"Sexual Slavery - an Indiana Phenomenon, too"
Let me be clear: it’s great that the Courier-Journal is talking about the fact that trafficking is happening in Indiana. I’d just like us to get to a place where this is no longer a surprise.
When you say the word “trafficking,” lots of people think it’s an overseas kind of a thing. A traveling-across-national-borders kind of a thing. A dramatic kidnapping-and-drugging thing like in that (exciting to watch, but highly inaccurate) movie, Taken.
In other words, we think trafficking is a thing that only happens to other people.
I get it. Just like we all want to think that getting cancer or being struck by lightning are things that only happen to other people, we assume that trafficking only happens to other people. No one wants to think that trafficking happens right here in our own US of A, to people who are citizens of these here United States. That would mean that we’re not as strong a society as we think we are. That would mean that there’s risk for our own people right here at home.
But you know what? It does happen here.
And you know what else? The fact that we’re so loath to think it happens here is part of what makes it go unnoticed here. If you don’t think it could be happening in your neighborhood, you’re not looking for the signs in your neighborhood, so it stays hidden in your neighborhood. It’s a vicious spiral.

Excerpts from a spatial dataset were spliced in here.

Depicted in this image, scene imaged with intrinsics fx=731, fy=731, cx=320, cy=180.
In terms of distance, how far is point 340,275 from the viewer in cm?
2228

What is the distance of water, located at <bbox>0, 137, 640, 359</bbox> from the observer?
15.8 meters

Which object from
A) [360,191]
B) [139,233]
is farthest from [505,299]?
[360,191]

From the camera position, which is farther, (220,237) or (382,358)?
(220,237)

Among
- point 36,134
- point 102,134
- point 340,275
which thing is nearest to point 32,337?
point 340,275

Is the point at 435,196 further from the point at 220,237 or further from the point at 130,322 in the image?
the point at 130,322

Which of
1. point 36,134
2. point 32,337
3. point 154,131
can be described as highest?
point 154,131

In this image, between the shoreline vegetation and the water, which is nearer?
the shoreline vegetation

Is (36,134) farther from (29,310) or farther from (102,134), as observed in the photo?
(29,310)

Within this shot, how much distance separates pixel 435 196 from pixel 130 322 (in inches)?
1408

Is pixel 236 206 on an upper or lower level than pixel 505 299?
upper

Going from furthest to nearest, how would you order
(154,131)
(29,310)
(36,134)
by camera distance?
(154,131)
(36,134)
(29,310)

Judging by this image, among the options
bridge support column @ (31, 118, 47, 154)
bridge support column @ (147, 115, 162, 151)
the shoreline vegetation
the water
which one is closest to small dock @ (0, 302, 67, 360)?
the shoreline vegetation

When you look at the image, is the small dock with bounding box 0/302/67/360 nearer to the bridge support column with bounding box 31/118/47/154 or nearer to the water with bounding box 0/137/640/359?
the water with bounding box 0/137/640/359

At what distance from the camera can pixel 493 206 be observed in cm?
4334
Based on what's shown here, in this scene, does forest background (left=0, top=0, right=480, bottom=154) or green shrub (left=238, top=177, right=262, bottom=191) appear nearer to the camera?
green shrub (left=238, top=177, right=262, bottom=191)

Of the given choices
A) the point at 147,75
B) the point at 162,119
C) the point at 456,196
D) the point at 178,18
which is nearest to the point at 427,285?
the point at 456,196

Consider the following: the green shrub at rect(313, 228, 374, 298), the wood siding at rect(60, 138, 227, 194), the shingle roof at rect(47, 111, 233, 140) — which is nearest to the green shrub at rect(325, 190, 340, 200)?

Don’t think you’re alone in this, though. Lots of people don’t think it could happen here. So much so, that when the TVPA (Victims of Trafficking and Violence Protection Act, or Trafficking Victims’ Protection Act) was initially enacted in 2000, it contained no protections for American victims of trafficking. Zip. Zilch. Nada. That part was added years later, and even then, there was no money appropriated for them. It was so unbelievable to us that Americans could be victimized by trafficking, that that attitude became enshrined in law.
And while we’re at it, lots of people think that sex trafficking only happens to women and girls. It doesn’t. It happens to people all over the spectrum of sexual and gender identity. Male, female, transgender, cis, hetero, LGBTQQIA – you name it. It’s not about identity or sexuality. It’s about power and vulnerability. And money.
So what can we do about it?
Start noticing. Start recognizing that words like “pimp,” “forced prostitution,” and “underage prostitution” are just other words for trafficking. (Yes, even when “pimp” is used in a song. Listen to those lyrics.) Start recognizing that power dynamics aren't black and white, and a situation that seemed innocent at first (like that mall security guard who’s really nice to the teenage girls) doesn't always stay that way.
Also, look out for opportunities to get info. One good opportunity to learn, talk to people, and get info about trafficking is coming up in the form of the DC Stop Modern Slavery Walkfest on Saturday, October 4th. Come walk with us, get your friends to sponsor our team, stop by the resource tables, and hear some great speakers (including our own Tina Frundt).
Most of all, stop being surprised. Stop letting your friends and family be surprised. Know that it can and does happen here. This isn't just a thing that happens in the movies, and it’s definitely not a thing that only happens to other people. And the more people who know what to look for, the more people we’re able to help.
This really shouldn't be surprising anymore, so let’s make it known.